An act of Congress likely cannot do it because birthright citizenship is in the Constitution itself. A federal statute doesn't override constitutional text. To genuinely, permanently end birthright [clears throat] citizenship for children of undocumented immigrants would require amending the Constitution.
That means a 2/3 majority of the House and the Senate would have to vote in favor of that. Good luck with the current state of our politics. And then the ratification by 3/4 of all 50 states. That's 38 states, and that bar hasn't been cleared in this country since 1992, which was the last constitutional amendment that was ratified, and that took over 200 years to pass. And specifically on birthright citizenship, there's never been anywhere close to that level of consensus. So, whatever the Supreme Court decides, and we're likely to know very soon, that decision will define boundaries of executive power, but it will not, in and of itself, end birthright citizenship.
That fight, if it ever comes, would be a far longer, far harder road. There's a human side to this, and I want to step back for a second because behind all of this, the constitutional arguments, the Latin phrases, the Supreme Court briefs, there are real people.
There are children who were born here, who grew up here, who went to school here, pledged allegiance to this flag, and have never known any other country.
And there are parents right now who are afraid.
Not of some abstract legal concept, but of what it means for their child if that piece of paper, that birth certificate, no longer means what has it has always meant. That fear is real.
And now, whether you agree with birthright citizenship or not, that that fear is real, and it deserves to be acknowledged.
But the law is the law, and the story of how that law came to be, born out of the bloodiest chapter in American history, written to right one of the worst wrongs this country has ever committed, that story matters.

§ **WORK TO DO**:
A - Answer these questions from the passage on birthright citizenship:
(i) What share of the House and the Senate would have to vote in favor of an amendment?
(ii) In what year was the last constitutional amendment ratified?
(iii) Which piece of paper do parents fear may no longer mean what it has always meant?
B - List each thing the passage on birthright citizenship says about the children who were born here.
Rely solely on the passage on birthright citizenship.

§ **DATA LINES**:
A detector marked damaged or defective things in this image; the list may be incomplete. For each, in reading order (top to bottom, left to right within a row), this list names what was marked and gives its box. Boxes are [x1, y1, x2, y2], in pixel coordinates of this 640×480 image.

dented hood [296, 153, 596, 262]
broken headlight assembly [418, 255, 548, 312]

§ **FULL SOLUTIONS**:
A -
(i) A 2/3 majority.
(ii) 1992.
(iii) The birth certificate.

B -
- They were born here.
- They grew up here.
- They went to school here.
- They pledged allegiance to this flag.
- They have never known any other country.